I feel some passive investing by way of ETFs is at all times an excellent technique, and that’s core to my private investing mantra. Nevertheless, for inventory pickers on the market (and who doesn’t like to select winners), I’ve additionally received just a few potential winners within the New Yr I feel buyers would do properly to think about right here.
With that stated, let’s dive into two prime Canadian shares I feel can present ample draw back safety for these pondering long run.
Boyd Group
With the common age of vehicles on North American roads persevering with to extend (and there are expectations this development will proceed for a while), former development inventory champion Boyd Group (TSX:BYD) is one among my prime concepts for 2026.
The thesis round this firm is comparatively easy. If automobile house owners preserve their vehicles in use for longer, there’s going to be a better impetus to repair up their autos and preserve them operating than tackle a brand new auto mortgage with a sky-high fee. And since new and used autos at the moment are amongst their most costly ever (with the common new automobile costing a bit greater than US$50,000 a pop), this can be a development I feel might be in place till costs or rates of interest come down meaningfully.
I don’t anticipate both to be the case in 2026, so Boyd Group (one of many largest auto physique operators in North America) stays a strong wager. As the corporate continues to consolidate this fragmented trade and enhance its pricing energy (and margins), I feel the inventory’s muted year-to-date achieve of three% might be the shopping for alternative long-term buyers are on the lookout for.
RBC 1–5 Yr Laddered Canadian Bond ETF
One other key choice I feel Canadian buyers can take into account for significant upside if rates of interest come down (but additionally portfolio safety within the occasion equities slide general) is the RBC 1–5 Yr Laddered Canadian Bond ETF (TSX:RLB).
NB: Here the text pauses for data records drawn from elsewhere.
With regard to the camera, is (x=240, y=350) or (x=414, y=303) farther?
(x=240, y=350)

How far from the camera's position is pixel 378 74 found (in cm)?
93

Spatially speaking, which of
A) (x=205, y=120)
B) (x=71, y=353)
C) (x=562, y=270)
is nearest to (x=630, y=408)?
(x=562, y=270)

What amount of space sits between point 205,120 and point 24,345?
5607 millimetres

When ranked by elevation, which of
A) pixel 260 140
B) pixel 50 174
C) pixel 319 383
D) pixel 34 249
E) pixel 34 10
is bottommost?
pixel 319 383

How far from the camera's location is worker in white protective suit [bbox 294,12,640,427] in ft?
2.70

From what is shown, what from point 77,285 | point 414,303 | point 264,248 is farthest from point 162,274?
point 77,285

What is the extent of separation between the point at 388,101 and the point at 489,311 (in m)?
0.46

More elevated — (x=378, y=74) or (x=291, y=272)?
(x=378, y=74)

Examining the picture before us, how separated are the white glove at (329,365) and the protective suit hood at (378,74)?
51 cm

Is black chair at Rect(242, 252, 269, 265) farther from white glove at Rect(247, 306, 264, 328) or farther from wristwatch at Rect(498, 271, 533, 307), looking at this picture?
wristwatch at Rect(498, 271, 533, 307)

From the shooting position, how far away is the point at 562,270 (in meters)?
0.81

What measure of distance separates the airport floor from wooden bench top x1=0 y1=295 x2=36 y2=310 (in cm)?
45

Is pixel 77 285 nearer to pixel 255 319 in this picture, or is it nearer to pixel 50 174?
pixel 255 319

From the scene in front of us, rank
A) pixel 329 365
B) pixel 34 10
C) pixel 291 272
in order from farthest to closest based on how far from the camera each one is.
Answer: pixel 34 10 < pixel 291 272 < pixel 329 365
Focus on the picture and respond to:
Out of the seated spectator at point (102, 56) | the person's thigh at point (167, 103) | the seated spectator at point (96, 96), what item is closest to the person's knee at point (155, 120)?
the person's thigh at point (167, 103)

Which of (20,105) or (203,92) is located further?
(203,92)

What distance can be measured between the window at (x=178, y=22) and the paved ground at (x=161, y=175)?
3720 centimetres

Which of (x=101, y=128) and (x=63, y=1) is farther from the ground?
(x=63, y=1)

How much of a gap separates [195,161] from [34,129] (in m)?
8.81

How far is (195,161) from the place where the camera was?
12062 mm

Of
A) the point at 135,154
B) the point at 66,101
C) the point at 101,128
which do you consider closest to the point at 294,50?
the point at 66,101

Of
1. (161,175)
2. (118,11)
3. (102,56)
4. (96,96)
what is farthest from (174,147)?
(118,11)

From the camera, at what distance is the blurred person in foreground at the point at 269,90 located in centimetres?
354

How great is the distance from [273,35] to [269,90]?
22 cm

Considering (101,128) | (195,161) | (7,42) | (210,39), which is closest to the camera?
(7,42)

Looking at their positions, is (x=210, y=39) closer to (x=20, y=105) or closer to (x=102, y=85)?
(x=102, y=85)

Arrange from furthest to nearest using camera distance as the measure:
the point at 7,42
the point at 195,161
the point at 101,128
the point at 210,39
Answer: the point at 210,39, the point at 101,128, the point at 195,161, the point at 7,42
This ETF offers buyers with publicity to short-duration Canadian bonds. Thus, for individuals who assume the brief finish of the yield curve is prone to proceed to return down as Tiff Macklem and the Financial institution of Canada proceed to drop charges, that is the way in which I’d go to play this development.
With a present dividend yield of three.2% and a short-duration bond portfolio, buyers received’t see significant swings from long-term rates of interest. Lengthy-term charges can nonetheless fluctuate because of tariff, commerce, or macroeconomic issues, which have impacted this sector up to now. In different phrases, I consider this ETF as one of many safer methods to play declining yields over the course of the approaching years.
Importantly, this ETF offers this yield in laddered kind, offering extra constant revenue for these seeking to generate such yield, which might be reinvested in different property over time. As a substitute of parking one’s money as money throughout the portfolio, that is the way in which to remain invested and earn yield whereas ready for higher alternatives to come up.